■ **Texte de lecture**:
..........

La place laissée par les Français et les Britanniques sera d’ailleurs partiellement occupée par les Américains (et l’American University in Cairo). Jusqu’à l’époque nassérienne, les modèles d’enseignements ont été calqués sur l’Occident. Mais la révolution de 1952, qui porte Nasser au pouvoir, est marquée par l’influence soviétique et une volonté «de former en masse», souligne Eva Saenz-Diez. Cette période nassérienne est aussi marquée par la chute du niveau de l’enseignement supérieur, surtout en sciences humaines, notamment par l’éviction des remarquables intelligences qui baignaient dans plusieurs cultures (juive, arménienne, grecque, française). La relève ne fut jamais assurée. Sous Sadate, «dans les années 70, plus de 70% des émigrants étaient composés d’enseignants ou d’ingénieurs qualifiés». L’auteure met en lumière cette fuite des cerveaux et, en parallèle, l’influence islamiste grandissante dans les universités. La période Moubarak, insiste-t-elle, est marquée par l’essor considérable des universités privées et autres écoles de langues pour palier la médiocrité des établissements publiques qui sombrent sous le nombre d’étudiants.

L’auteure, elle-même arabisante, s’est ainsi tenue au chevet de l’université égyptienne pour ouvrir au bistouri un système qui ne produit plus d’élite et qui, quand elle en tient une, finit par la décourager. Eva Saenz-Diez termine son livre sur le problème que poserait l’arabe dans la transmission du savoir, une langue merveilleuse mais enveloppée dans un papier de soie depuis treize siècles pour ne pas en rayer l’ivoire : «Le handicap majeur de l’Egypte, par ailleurs valable dans le monde arabe, est lié au statut de la langue. Le rapport à la langue est théologique et donc inviolable. […] L’étude du Coran, langue du VIIe siècle, pose un problème de conceptualisation qui se reflète sur le niveau des élèves.»

Egypte d’une révolution à l’autre : politiques d’enseignements et changements sociaux, d’Eva Saenz-Diez, éditions Publisud, 316 pp., 29 €.

..........

■ **Problème à traiter**: Quelles sont toutes les cultures que le texte sur l'enseignement en Égypte cite à propos des intelligences évincées pendant la période nassérienne ? La liste ci-après n'a aucun rapport avec le texte.

■ **Bloc de données**:
..........

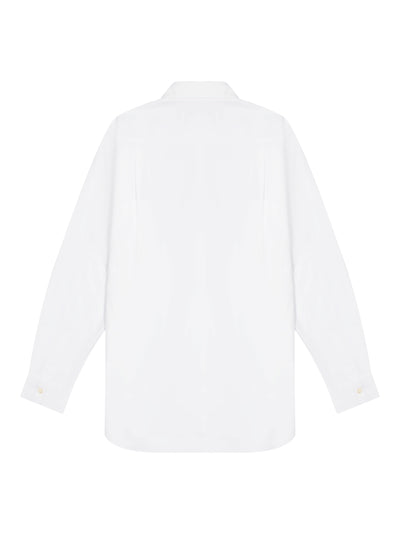 Shirt Cdg Patch White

..........

■ **Résultat de l'exercice**: Juive, arménienne, grecque et française.